* **YOUR GOAL**:
What lines in the records include the string "speech"? Return each one.

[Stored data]
::::::::

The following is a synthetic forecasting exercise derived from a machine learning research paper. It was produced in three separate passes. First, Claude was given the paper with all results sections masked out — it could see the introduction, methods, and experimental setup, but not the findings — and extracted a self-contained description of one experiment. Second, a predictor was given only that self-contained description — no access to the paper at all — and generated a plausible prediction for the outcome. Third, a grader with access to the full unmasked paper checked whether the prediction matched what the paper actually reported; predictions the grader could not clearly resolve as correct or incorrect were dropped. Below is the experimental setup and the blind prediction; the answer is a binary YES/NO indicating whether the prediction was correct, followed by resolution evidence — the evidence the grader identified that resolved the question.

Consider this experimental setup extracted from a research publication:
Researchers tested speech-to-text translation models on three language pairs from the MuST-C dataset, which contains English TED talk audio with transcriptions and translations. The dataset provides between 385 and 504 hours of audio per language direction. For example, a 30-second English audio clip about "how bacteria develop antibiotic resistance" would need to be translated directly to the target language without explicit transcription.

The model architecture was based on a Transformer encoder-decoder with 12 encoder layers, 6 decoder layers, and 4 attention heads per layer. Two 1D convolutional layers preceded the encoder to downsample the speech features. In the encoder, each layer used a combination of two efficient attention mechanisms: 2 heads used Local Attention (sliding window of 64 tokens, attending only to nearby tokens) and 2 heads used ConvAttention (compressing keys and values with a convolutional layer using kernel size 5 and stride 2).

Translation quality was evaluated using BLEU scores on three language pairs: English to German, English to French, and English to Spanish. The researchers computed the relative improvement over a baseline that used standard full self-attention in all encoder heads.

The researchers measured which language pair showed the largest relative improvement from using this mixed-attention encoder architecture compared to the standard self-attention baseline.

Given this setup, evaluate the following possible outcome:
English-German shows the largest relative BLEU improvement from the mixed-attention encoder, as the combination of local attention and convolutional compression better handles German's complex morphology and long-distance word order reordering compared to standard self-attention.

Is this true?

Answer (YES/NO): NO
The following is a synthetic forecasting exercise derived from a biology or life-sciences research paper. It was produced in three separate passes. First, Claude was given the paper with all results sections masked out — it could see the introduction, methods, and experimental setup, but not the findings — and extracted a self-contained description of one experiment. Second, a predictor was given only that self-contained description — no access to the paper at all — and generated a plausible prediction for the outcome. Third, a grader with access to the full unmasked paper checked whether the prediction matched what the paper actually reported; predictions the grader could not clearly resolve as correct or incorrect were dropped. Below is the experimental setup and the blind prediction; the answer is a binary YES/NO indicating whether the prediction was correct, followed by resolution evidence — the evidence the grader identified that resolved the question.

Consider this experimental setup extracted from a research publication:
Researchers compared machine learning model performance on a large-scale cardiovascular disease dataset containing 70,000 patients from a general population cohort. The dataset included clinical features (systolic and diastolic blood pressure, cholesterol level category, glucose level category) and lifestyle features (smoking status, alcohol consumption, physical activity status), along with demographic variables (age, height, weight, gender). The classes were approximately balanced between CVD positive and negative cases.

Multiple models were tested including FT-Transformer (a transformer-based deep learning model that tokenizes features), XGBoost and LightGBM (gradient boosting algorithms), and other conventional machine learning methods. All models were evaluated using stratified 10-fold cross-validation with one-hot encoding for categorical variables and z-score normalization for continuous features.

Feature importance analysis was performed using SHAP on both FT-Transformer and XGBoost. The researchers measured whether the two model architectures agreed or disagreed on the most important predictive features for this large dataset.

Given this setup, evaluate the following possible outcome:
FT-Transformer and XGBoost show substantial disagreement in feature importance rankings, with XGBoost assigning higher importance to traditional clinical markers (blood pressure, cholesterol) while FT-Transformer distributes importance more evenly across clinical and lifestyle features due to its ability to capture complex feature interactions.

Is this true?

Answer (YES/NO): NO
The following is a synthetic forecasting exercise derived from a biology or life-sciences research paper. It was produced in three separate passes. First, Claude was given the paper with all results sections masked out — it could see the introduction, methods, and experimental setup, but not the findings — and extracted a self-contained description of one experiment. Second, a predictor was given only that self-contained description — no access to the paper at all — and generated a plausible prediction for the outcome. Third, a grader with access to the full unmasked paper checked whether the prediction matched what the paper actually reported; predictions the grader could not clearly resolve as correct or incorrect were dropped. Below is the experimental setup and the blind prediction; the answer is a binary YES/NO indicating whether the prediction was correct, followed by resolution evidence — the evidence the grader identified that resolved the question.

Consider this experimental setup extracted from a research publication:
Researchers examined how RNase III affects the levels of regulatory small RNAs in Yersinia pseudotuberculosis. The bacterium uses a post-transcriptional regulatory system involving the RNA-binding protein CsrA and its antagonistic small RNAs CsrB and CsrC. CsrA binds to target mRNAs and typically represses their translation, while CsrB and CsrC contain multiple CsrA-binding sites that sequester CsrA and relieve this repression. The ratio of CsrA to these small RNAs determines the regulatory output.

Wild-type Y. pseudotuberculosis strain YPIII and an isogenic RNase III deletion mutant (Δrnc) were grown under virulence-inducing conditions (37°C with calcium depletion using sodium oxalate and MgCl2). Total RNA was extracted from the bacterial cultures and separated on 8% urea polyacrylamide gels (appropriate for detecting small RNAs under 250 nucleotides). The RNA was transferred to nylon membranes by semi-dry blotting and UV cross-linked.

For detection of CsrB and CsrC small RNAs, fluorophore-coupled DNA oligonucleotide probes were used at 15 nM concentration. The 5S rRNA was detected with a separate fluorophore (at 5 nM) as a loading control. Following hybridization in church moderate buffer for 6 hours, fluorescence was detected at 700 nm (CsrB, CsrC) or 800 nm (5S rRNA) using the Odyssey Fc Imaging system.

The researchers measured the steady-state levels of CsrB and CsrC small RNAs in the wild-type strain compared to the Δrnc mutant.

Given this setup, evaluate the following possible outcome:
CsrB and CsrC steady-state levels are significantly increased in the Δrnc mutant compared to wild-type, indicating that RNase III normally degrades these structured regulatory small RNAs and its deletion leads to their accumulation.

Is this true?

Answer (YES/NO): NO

::::::::

* **REPLY TO THE EXERCISE**:
Researchers tested speech-to-text translation models on three language pairs from the MuST-C dataset, which contains English TED talk audio with transcriptions and translations. The dataset provides between 385 and 504 hours of audio per language direction. For example, a 30-second English audio clip about "how bacteria develop antibiotic resistance" would need to be translated directly to the target language without explicit transcription.
The model architecture was based on a Transformer encoder-decoder with 12 encoder layers, 6 decoder layers, and 4 attention heads per layer. Two 1D convolutional layers preceded the encoder to downsample the speech features. In the encoder, each layer used a combination of two efficient attention mechanisms: 2 heads used Local Attention (sliding window of 64 tokens, attending only to nearby tokens) and 2 heads used ConvAttention (compressing keys and values with a convolutional layer using kernel size 5 and stride 2).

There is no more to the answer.